The endorsement comes nine days before the Feb. 3 caucuses, providing enough time for Warren to highlight it in ads. In another highly anticipated marker next Saturday, the Register’s final poll will be published online and revealed live on CNN.
The Register is the most important media endorsement in the state. Its effect may be even more pronounced this year because polling indicates the race is still up for grabs and a significant portion of caucus-goers are open to supporting a candidate who isn’t their first choice.
Though Bernie Sanders and Joe Biden have each led in recent polls of the state, they are closely bunched with two other top-tier contenders, Warren and Pete Buttigieg.
The Massachusetts senator “is not the radical some perceive her to be,” the board said, noting that Warren was a registered Republican until 1996. The editorial casts her as a capitalist who supports fair markets “with rules and accountability” and advocates for a government that works for its people, not the influence of money.
The board drew contrasts between Warren and President Donald Trump on the economy, writing that Warren doesn’t measure economic success via the stock market or unemployment rate, as Trump does, but by how working families are doing. It also said her “competence, respect for others and status as the nation’s first female president would be a fitting response to the ignorance, sexism and xenophobia of the Trump Oval Office.”
Some of Warren’s policies seeking “big, structural change” on corporate governance or taxation go too far, the board cautioned. “But Warren is pushing in the right direction.”
And many of her proposals, it continued, “would improve life in America, and they are generally shared by the other Democratic candidates, who bring their own strengths to this race.”
Two of the top four candidates — plus Minnesota Sen. Amy Klobuchar, who polls a distant fifth in Iowa — are stuck in Washington, D.C., six days a week until the conclusion of President Donald Trump’s impeachment trial in the Senate.

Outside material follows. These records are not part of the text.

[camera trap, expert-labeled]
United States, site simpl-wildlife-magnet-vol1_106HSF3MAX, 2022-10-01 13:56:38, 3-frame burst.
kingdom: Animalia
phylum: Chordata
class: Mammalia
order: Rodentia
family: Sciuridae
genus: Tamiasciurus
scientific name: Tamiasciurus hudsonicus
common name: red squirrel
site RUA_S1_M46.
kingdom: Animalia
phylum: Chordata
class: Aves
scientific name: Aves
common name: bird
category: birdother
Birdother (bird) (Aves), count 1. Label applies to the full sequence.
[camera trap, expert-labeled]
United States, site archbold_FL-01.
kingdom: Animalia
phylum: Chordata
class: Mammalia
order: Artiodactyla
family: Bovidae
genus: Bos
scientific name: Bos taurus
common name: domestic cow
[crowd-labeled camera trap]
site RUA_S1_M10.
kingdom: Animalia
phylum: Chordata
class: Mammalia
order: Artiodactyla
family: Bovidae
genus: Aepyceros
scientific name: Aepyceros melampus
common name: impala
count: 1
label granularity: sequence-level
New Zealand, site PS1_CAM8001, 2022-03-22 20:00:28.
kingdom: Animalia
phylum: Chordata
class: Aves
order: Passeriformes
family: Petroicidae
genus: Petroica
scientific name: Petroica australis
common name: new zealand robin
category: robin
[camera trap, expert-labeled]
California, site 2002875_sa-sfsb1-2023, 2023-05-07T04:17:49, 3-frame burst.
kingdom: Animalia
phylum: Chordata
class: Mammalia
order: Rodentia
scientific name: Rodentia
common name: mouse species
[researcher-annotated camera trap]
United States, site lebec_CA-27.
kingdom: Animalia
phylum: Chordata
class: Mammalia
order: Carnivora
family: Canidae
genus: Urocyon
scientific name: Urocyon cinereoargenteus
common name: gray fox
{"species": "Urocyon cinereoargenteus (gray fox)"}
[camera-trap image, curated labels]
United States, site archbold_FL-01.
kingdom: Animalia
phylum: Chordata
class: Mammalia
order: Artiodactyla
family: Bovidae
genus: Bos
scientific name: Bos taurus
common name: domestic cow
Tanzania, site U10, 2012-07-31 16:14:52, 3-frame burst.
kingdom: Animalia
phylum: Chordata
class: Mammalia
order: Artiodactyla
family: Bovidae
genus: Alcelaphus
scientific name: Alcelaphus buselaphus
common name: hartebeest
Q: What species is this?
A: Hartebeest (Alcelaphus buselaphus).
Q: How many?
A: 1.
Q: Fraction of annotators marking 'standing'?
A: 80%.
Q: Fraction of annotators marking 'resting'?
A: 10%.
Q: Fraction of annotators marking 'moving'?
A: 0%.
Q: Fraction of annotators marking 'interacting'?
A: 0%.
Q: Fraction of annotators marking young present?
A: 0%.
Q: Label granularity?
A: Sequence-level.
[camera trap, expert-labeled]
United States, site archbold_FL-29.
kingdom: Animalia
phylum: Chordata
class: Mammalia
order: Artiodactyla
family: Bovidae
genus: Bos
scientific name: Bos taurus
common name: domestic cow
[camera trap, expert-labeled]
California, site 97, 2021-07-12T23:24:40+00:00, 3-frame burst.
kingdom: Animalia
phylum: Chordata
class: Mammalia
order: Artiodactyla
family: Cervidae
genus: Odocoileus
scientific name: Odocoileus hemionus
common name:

That reality has forced the senators to dispatch surrogates across the state throughout the week while Biden and Buttigieg continue to campaign there in person. Warren, Sanders and Klobuchar, however, traveled to Iowa on Saturday for events before they’re scheduled to return to Washington on Monday.
Warren was taking photos with supporters following an event in Muscatine when news of the endorsement landed.
“I just heard, and I’m delighted,” she told reporters in brief comments. “It really means a lot to me.”
In its editorial, the board praised the other top candidates as well. Biden “would restore credibility in the White House and respect among allies around the world.” Buttigieg “brings refreshingly smart, youthful optimism.” Klobuchar “offers a track record of bipartisan achievement,” and Sanders “champions the working class.”
“But at this moment, our country needs more,” the board said. “At this moment, when the very fabric of American life is at stake, Elizabeth Warren is the president this nation needs.”
In the latest Iowa poll, published Saturday morning by The New York Times/Siena College, Sanders led the pack with 25 percent support, followed by Buttigieg at 18 percent, Biden at 17 percent, Warren at 15 percent and Klobuchar at 8 percent. Nearly 40 percent of likely caucus-goers said they could be persuaded to support a candidate who isn’t their first choice.
The endorsement of Warren comes just one day after her campaign appeared to lower expectations in all of the early states. In a memo to supporters Friday, campaign manager Roger Lau framed the first four nominating states as “just the beginning.”
“We expect this to be a long nomination fight and have built our campaign to sustain well past Super Tuesday and stay resilient no matter what breathless media narratives come when voting begins,” he said.
In Iowa, candidates must garner 15 percent support in precincts to reach so-called viability, which makes them eligible to win delegates to the Democratic National Convention. Supporters of candidates who aren’t viable in the first round of voting can switch to another candidate in the second round.
Despite recent endorsements from The New York Times — which also backed Warren — and the Quad-City Times, Klobuchar appears to be in jeopardy of falling short of the 15 percent threshold in precincts. If that happens, Biden would be the biggest beneficiary, as a majority of Klobuchar’s supporters said they would back the former vice president if they had to choose among the top four candidates. Eighteen percent of them said they would support Warren in that scenario.
Biden is already bolstered by some of the state’s top Democrats: Tom Vilsack, the former governor and President Barack Obama’s agriculture secretary, and his wife have backed him, as have Reps. Cindy Axne and Abby Finkenauer, two of the state’s three congressional Democrats. The third, Rep. Dave Loebsack, supports Buttigieg.
Steven Shepard contributed to this report.